Les entreprises de taille intermédiaire (ETI), qui emploient ¼ des salariés du secteur privé et près de 40 % des salariés de l’industrie, souffrent déjà du coût du travail qualifié le plus élevé de toute l’Union européenne : par rapport aux autres grandes économies européennes, les prélèvements sur le travail y sont supérieurs de 6 points de salaire brut entre 1,4 et 2,5 SMIC, de 11 points entre 2,5 et 3,5 SMIC, et de 15 points à 4 SMIC. Ce différentiel persiste malgré les allègements de cotisations sociales, qui sont majoritairement concentrés au niveau du SMIC. Toute diminution de ces allègements entraîne mécaniquement une aggravation du différentiel de compétitivité de l’emploi en France. Dans la période que nous connaissons, où s’accumulent crises à répétition, sur-réglementation et sur-taxation, les conséquences économiques et sociales de ces mesures sont particulièrement délétères.

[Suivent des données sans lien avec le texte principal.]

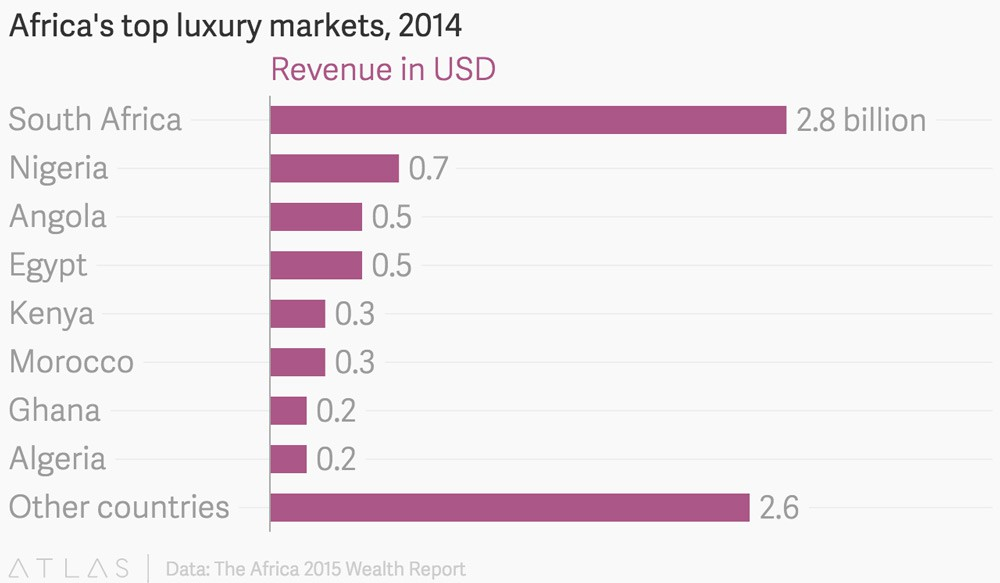 Africa-Luxury-Market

Les ETI ont déjà subi depuis 2024 une très forte pression à la hausse du coût du travail. Sous le seul effet des différentes révisions des allègements de cotisations sociales (hors hausse du coût de l’apprentissage et du versement mobilité), le coût du travail a augmenté depuis 2024, pour une ETI industrielle type (150 M € CA, 660 salariés, 3 implantations en France), d’environ 370 000 € par an, soit près de 1,2 % de sa masse salariale brute. Pour l’ensemble de la catégorie ETI, le surcoût annuel s’élève à près de 1 Md €. Les ETI sont particulièrement affectées en raison de leur forte concentration dans le secteur de l’industrie.

La menace d’un nouveau coup de rabot de 1,5 Md € des allègements de cotisations sociales, qui s’ajouterait à la revalorisation mécanique du SMIC alourdirait ce surcoût de près de 50 % (hypothèse centrale susceptible de varier suivant le paramétrage et en tenant compte de l’augmentation du volume d’allègements généraux sous l’effet de la revalorisation du SMIC) :

  • Pour une ETI industrielle type : + 170 000 €, soit + 0,5 % de masse salariale brute, portant l’impact total à environ 540 k€ par an, soit + 1,7 % de masse salariale brute.
  • Pour l’ensemble de la catégorie ETI : + 430 M €, portant l’impact total à près de 1,4 Md € par an.


Dans ce contexte, et face à une croissance nulle au premier trimestre 2026, le METI appelle à rejeter toute mesure qui impacterait une fois de plus le coût du travail pour les entreprises qui produisent et emploient en France, et nous éloignerait encore davantage de l’ « économie des bons salaires » pour laquelle nous plaidons résolument. Alors que ce début d’année a marqué un nouveau coup de frein dans les créations nettes d’emplois par les ETI (3477 créations nettes selon Trendéo, en baisse de 32 % par rapport au T4 2025 et un solde négatif de -288 emplois pour l’industrie), toute décision prise dans une logique comptable à court terme aurait des effets extrêmement préjudiciables sur l’emploi et le pouvoir d’achat.